===== Quoted passage
Round-the-clock productivity, extensive to-do lists, and overscheduled days can put you on the fast track to burnout. Fierce progress toward goals can be followed by your hitting the wall with a big thud.
Burnout often feels like depression, but it’s not the same. It cannot be managed with therapy or medication. Behavioral shifts are necessary to restore your energy and recharge your spark.
Burnout starts with highly driven, nonstop activity. Fueled by the desire for accomplishment, you override your body’s need for rest with caffeine, sugar, pure will-power, or stress hormones (e.g. adrenaline and cortisol).
But eventually, your body’s natural rhythm wins out. You begin to feel irritable, restless, and exhausted. With your physical and hormonal reserves depleted, you become more prone to stress-related illnesses. (Headaches, ulcers, insomnia, high blood pressure, and heart disease are among the many.)
Today, after several weeks of intense, perpetual activity, I had an overwhelming need to take it easy. I woke up at 10 a.m. with a splitting headache. Having a cold didn’t help either. I texted my friends, Kat and Steph, to say I wouldn’t make it to brunch. Then I went back to bed and slept some more.
==========
===== Information
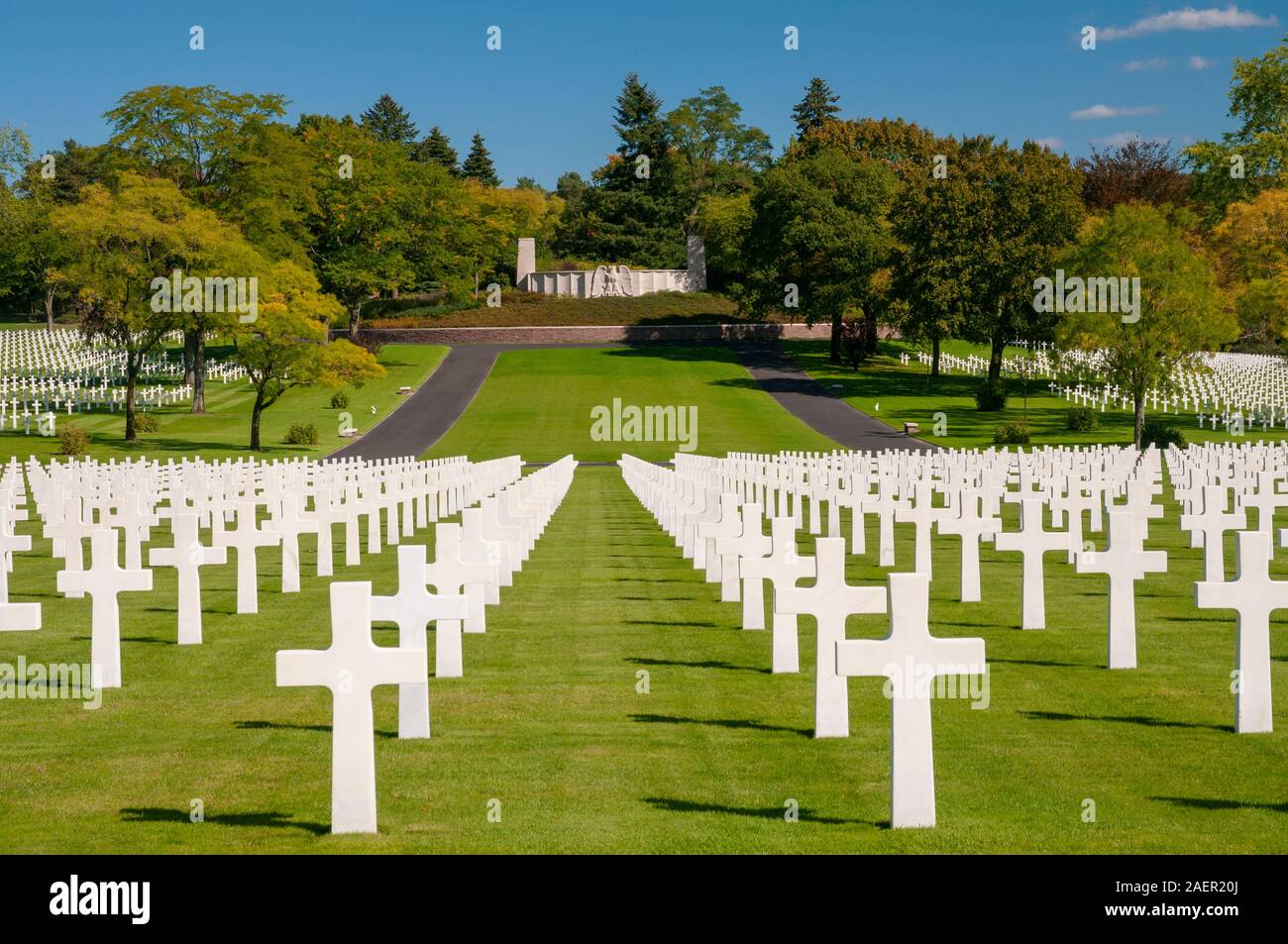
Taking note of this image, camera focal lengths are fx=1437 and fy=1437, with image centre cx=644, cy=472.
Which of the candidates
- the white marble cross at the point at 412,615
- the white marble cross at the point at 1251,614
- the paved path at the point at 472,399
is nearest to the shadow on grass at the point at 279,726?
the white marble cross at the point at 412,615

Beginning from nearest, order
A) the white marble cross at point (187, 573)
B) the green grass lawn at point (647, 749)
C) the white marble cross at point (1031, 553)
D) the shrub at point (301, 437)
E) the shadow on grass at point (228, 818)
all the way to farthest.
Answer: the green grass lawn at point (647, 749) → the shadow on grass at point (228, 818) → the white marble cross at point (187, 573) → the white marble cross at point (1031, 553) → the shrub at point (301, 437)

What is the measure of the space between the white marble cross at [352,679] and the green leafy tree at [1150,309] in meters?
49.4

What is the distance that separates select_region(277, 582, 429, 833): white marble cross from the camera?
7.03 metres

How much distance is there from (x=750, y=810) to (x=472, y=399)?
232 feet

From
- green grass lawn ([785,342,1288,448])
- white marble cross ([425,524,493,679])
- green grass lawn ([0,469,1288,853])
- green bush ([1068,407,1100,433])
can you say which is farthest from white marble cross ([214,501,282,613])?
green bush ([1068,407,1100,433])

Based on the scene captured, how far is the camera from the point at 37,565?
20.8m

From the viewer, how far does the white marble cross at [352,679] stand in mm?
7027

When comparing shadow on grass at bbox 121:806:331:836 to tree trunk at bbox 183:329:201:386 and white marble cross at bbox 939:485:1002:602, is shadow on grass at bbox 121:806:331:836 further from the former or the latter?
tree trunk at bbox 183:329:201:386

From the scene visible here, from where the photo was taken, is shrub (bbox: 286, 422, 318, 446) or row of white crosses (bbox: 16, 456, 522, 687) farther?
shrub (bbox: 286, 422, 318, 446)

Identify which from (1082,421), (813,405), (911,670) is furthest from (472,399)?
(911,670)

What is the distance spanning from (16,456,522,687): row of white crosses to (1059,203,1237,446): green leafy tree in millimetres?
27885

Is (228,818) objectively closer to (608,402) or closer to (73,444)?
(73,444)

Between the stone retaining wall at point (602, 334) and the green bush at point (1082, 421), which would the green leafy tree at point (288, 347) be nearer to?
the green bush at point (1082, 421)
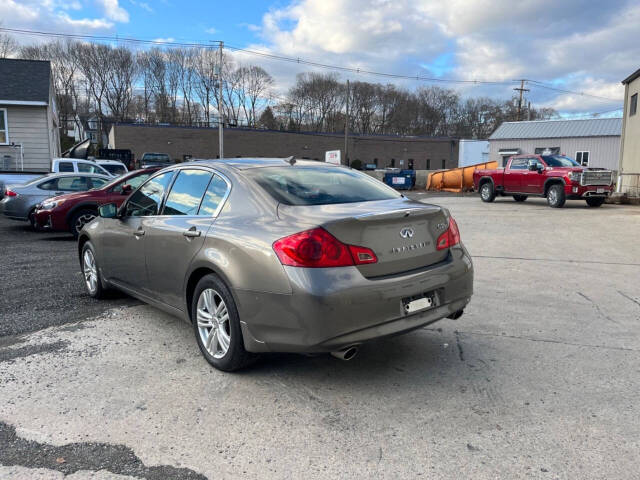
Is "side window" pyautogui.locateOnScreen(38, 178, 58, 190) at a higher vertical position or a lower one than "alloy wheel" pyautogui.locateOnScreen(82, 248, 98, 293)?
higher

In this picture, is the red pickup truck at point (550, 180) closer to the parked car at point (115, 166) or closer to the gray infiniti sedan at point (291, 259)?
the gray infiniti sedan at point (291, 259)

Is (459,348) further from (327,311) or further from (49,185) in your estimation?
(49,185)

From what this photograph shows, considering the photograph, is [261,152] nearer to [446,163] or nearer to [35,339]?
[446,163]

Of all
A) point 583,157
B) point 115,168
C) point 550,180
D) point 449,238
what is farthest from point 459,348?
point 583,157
==========
Exercise tasks →
1. In the text on burnout, what does burnout start with?
2. Write what comes next in the text on burnout, picking up after its last sentence.
The listing comes from a different source than the text on burnout.

Task answers →
1. Burnout starts with highly driven, nonstop activity.

2.
When I woke up again at 1:30 p.m., my headache was gone and my cold symptoms had subsided. I had slept for a total of 13 hours. Many things I had planned to do didn’t get done. But that’s okay. I couldn’t have done them effectively when I lacked the energy.
Whether you’re dragging or you’re burned out, here are 5 ways to recharge:
Sleep. Getting enough shuteye is critical. While I would not recommend 13 hours of sleep daily, I needed that amount today. Sleep helped me deal with my headache and cold symptoms. It restored my energy so I felt well enough to write this blog post.
Research shows that most people need seven to eight hours of sleep to feel fully rested. When you’re burned out, you need more – perhaps up to ten hours plus frequent naps. Allow yourself to get the rest you need. Let go of the guilt. There’s a big difference between being lazy and being tired.
Shed your should-do list. If you put too much pressure on yourself to produce and create, you could wind up with mediocre work. Or you might just plod along with nothing to show for it.
Go with your instincts. Do only what you must do or want to do. Forget about what you think you should do.
Indulge in quiet time. Turn off the TV. Disconnect from the Internet. Shut down your smart phone. Give your brain a rest from external stimuli and information overload. Keep a notebook or an electronic device to jot down creative ideas or random thoughts that clutter your mind.
Take a walk around the lake, in the park or down the block. Be with nature. Embrace the space. Meditate and reflect. Notice your breath and slow it down. Practice savasana (pronounced “shah-VAHS-anna”).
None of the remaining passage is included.